[EXERCISE AIM]:
The answer is to be an exact copy of the lines below running from the line with "Volkan G.menkul'den Ordu" down to the line with "Van Heeckeren Apartments & Suites Nes", both ends included, and nothing more.

[THE RECORDS]:

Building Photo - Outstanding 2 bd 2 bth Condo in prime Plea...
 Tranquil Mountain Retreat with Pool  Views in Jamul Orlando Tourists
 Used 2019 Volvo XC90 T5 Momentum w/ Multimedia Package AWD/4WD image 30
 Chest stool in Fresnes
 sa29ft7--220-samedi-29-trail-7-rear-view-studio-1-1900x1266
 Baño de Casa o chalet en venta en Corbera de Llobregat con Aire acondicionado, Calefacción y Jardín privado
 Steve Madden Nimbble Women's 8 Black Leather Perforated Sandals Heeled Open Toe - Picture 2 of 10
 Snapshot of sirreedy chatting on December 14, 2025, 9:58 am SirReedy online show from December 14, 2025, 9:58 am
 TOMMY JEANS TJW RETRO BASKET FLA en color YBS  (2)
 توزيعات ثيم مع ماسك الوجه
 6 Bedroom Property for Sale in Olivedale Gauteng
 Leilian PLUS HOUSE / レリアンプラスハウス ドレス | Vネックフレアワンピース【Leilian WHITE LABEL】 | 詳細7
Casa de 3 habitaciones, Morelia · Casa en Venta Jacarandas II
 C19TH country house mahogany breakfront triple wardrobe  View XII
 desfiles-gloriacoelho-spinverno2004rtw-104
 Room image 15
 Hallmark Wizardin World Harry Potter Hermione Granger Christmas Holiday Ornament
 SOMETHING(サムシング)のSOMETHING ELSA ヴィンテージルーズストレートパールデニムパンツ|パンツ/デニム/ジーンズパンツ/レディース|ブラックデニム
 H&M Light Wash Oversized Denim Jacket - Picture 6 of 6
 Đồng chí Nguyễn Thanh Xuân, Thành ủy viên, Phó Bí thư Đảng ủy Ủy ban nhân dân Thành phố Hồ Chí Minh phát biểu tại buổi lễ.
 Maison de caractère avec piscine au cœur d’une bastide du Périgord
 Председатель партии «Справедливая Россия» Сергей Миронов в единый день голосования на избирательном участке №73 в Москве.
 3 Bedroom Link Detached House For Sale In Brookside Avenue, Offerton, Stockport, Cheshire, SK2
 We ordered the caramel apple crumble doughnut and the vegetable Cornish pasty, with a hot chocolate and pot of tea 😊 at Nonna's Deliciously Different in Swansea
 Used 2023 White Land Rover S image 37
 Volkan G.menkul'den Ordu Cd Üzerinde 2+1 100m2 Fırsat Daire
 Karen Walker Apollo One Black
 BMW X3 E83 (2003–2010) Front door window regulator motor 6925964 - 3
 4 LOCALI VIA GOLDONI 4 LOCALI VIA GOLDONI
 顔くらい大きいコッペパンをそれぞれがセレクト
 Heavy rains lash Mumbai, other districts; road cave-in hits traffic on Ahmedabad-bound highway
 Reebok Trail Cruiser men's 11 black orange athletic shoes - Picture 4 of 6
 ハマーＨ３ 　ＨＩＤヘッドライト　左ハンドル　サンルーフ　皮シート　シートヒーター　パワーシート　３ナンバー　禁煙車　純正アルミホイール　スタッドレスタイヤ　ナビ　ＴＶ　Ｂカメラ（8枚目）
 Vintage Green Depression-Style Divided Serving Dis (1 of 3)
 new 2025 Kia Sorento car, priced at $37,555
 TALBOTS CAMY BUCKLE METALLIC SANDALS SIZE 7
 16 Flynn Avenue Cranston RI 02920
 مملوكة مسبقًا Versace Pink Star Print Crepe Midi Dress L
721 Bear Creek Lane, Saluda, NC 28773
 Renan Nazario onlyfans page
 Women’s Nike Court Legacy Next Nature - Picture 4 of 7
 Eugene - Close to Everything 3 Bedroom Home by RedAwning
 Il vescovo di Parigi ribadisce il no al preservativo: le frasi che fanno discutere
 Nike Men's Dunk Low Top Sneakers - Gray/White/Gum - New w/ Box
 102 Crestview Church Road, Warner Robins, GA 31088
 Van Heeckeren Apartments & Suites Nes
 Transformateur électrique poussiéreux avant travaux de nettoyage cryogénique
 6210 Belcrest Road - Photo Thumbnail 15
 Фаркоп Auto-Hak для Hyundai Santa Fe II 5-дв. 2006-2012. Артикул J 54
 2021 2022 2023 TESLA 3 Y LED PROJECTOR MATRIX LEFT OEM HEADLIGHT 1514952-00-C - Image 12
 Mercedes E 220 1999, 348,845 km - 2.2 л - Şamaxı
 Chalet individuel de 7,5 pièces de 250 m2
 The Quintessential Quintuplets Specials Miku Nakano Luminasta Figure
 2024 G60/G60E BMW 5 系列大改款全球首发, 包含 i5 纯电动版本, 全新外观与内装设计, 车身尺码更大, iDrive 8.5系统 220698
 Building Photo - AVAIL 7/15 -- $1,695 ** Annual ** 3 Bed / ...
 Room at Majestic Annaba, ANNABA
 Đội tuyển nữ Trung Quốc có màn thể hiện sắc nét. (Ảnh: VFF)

[EXERCISE SOLUTION]:
 Volkan G.menkul'den Ordu Cd Üzerinde 2+1 100m2 Fırsat Daire
 Karen Walker Apollo One Black
 BMW X3 E83 (2003–2010) Front door window regulator motor 6925964 - 3
 4 LOCALI VIA GOLDONI 4 LOCALI VIA GOLDONI
 顔くらい大きいコッペパンをそれぞれがセレクト
 Heavy rains lash Mumbai, other districts; road cave-in hits traffic on Ahmedabad-bound highway
 Reebok Trail Cruiser men's 11 black orange athletic shoes - Picture 4 of 6
 ハマーＨ３ 　ＨＩＤヘッドライト　左ハンドル　サンルーフ　皮シート　シートヒーター　パワーシート　３ナンバー　禁煙車　純正アルミホイール　スタッドレスタイヤ　ナビ　ＴＶ　Ｂカメラ（8枚目）
 Vintage Green Depression-Style Divided Serving Dis (1 of 3)
 new 2025 Kia Sorento car, priced at $37,555
 TALBOTS CAMY BUCKLE METALLIC SANDALS SIZE 7
 16 Flynn Avenue Cranston RI 02920
 مملوكة مسبقًا Versace Pink Star Print Crepe Midi Dress L
721 Bear Creek Lane, Saluda, NC 28773
 Renan Nazario onlyfans page
 Women’s Nike Court Legacy Next Nature - Picture 4 of 7
 Eugene - Close to Everything 3 Bedroom Home by RedAwning
 Il vescovo di Parigi ribadisce il no al preservativo: le frasi che fanno discutere
 Nike Men's Dunk Low Top Sneakers - Gray/White/Gum - New w/ Box
 102 Crestview Church Road, Warner Robins, GA 31088
 Van Heeckeren Apartments & Suites Nes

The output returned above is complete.